In summary, we have identified spacer precursors produced as products of an intermediate step (or steps) between protospacer selection and spacer integration for type I-E and type I-F CRISPR–Cas systems. Accumulation of spacer precursors in the type I-E system requires the functional integrity of components of interference and adaptation (Fig. 5) indicating that protospacer selection involves coordination between the interference machinery and adaptation machinery (Fig. 5a). Strikingly, spacer precursors detected during primed adaptation in both type I-E and type I-F systems share an asymmetrical structure characterized by a 3′-end overhang on the PAM-derived end. Thus, we propose that spacer precursors detected in this work are products generated during universal steps of prespacer processing in type I CRISPR–Cas systems relying on Cas1 and Cas2 and lacking auxiliary adaptation proteins. We further propose that the asymmetrical structure of the spacer precursors detected in this work is a key determinant of the sequential integration of prespacers into the CRISPR array (Fig. 5b). In addition, the FragSeq method reported in this work should be applicable, essentially without modification, to identify spacer precursors that form in vivo in any CRISPR–Cas system.
Bacterial strains and plasmids
For analysis of CRISPR-mediated self-targeting by the type I-E system, overnight culture of KD403 strain grown at 37 °C in LB medium was diluted 100-fold into 10 ml of fresh LB and incubated at 37 °C until OD600 reached 0.3. The culture was divided into two portions, cas genes inducers, IPTG and l-(+)-arabinose were added at 1 mM concentration to one portion, and cultures with and without inducers were incubated at 37 °C for 7 h. At various time points postinduction, the cells were plated with serial dilutions on 1.5% LB agar plates for counting colony forming units (CFUs) or were monitored using fluorescent microscopy.

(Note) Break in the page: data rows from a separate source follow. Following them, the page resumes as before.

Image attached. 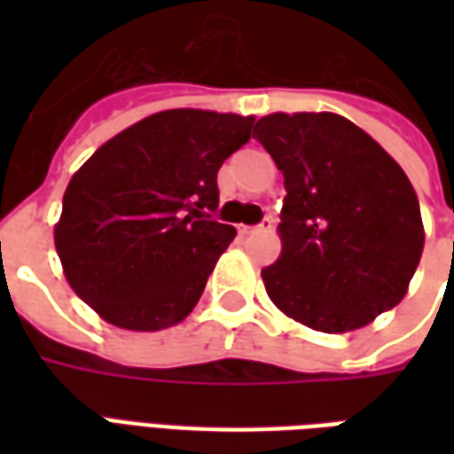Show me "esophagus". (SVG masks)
<instances>
[{
  "label": "esophagus",
  "mask_w": 454,
  "mask_h": 454,
  "mask_svg": "<svg viewBox=\"0 0 454 454\" xmlns=\"http://www.w3.org/2000/svg\"><path fill=\"white\" fill-rule=\"evenodd\" d=\"M275 226V221L272 218H265L260 226H240V233H246V236H253V233H267V231H272Z\"/></svg>",
  "instance_id": "1"
}]
</instances>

In assays using strains KD403, KD518, KD753 and KD263 that were followed by sequencing of total genomic DNA, short DNA fragments or newly acquired spacers, similar conditions of culture growth and cas genes induction were applied, except that overnight cultures were diluted 100-fold in 100 ml of LB and grown at 30 °C. Five hours postinduction, 10 ml of cells were pelleted by centrifugation at 3000×g for 5 min at 4 °C, washed with 10 ml of PBS, pelleted by centrifugation at 3000×g for 5 min at 4 °C and resuspended in 1 ml of PBS. The cells were divided into 125-μl aliquots and stored at −70 °C before they were used for DNA isolation.

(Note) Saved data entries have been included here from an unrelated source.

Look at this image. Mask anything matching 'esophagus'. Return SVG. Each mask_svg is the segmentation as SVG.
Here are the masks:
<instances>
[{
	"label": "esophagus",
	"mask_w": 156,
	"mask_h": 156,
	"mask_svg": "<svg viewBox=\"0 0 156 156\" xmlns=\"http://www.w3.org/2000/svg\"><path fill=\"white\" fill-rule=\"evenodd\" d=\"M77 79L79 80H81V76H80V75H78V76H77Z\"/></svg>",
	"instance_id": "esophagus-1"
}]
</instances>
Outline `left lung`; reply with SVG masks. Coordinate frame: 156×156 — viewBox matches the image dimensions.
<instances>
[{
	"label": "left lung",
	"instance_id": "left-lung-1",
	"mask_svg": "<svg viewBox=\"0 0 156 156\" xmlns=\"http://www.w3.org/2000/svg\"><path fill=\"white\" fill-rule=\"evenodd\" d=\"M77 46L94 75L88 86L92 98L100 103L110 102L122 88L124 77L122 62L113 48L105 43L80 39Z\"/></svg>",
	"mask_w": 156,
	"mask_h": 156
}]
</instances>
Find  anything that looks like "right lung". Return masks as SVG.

For analysis of short DNA fragments generated during self-targeting by the type I-F system, cultures of strain KD675 transformed with plasmids pCas and pCsy were grown at 37 °C in LB supplemented with 100 μg/ml ampicillin and 50 μg/ml spectinomycin. Overnight cultures were diluted 200-fold into 10 ml of LB without antibiotics, grown at 37 °C until OD600 reached 0.3 and supplemented with 1 mM IPTG and 1mM l-(+)-arabinose. The cells were harvested 24 h postinduction and prepared for DNA isolation as described above for strains KD403, KD518, KD753 and KD263.
Cultures grown with or without induction of cas gene expression were analyzed using a LIVE/DEAD viability kit (Thermo Scientific) at 5 h after induction. Viable cells in each culture were detected by addition of 20 μM SYTO9, green fluorescent dye that can penetrate through intact cell membranes. Non-viable cells in each culture were detected by addition of 20 μM propidium iodide dye, which cannot enter viable cells. Sample chambers were made using a microscope slide (Menzel–Gläser) with two strips on the upper and lower edges formed by double-sided sticky tape (Scotch TM). To obtain a flat substrate required for high-quality visualization of bacteria, a 1.5% agarose solution was placed between tape strips and covered with another microscopic slide. After solidification of the agarose, the upper slide was removed and several agarose pads were formed; 1 μl of each cell suspension (with and without induction) was placed on an agarose pad. The microscopic chamber was sealed using a coverslip (24 × 24 mm, Menzel–Gläser).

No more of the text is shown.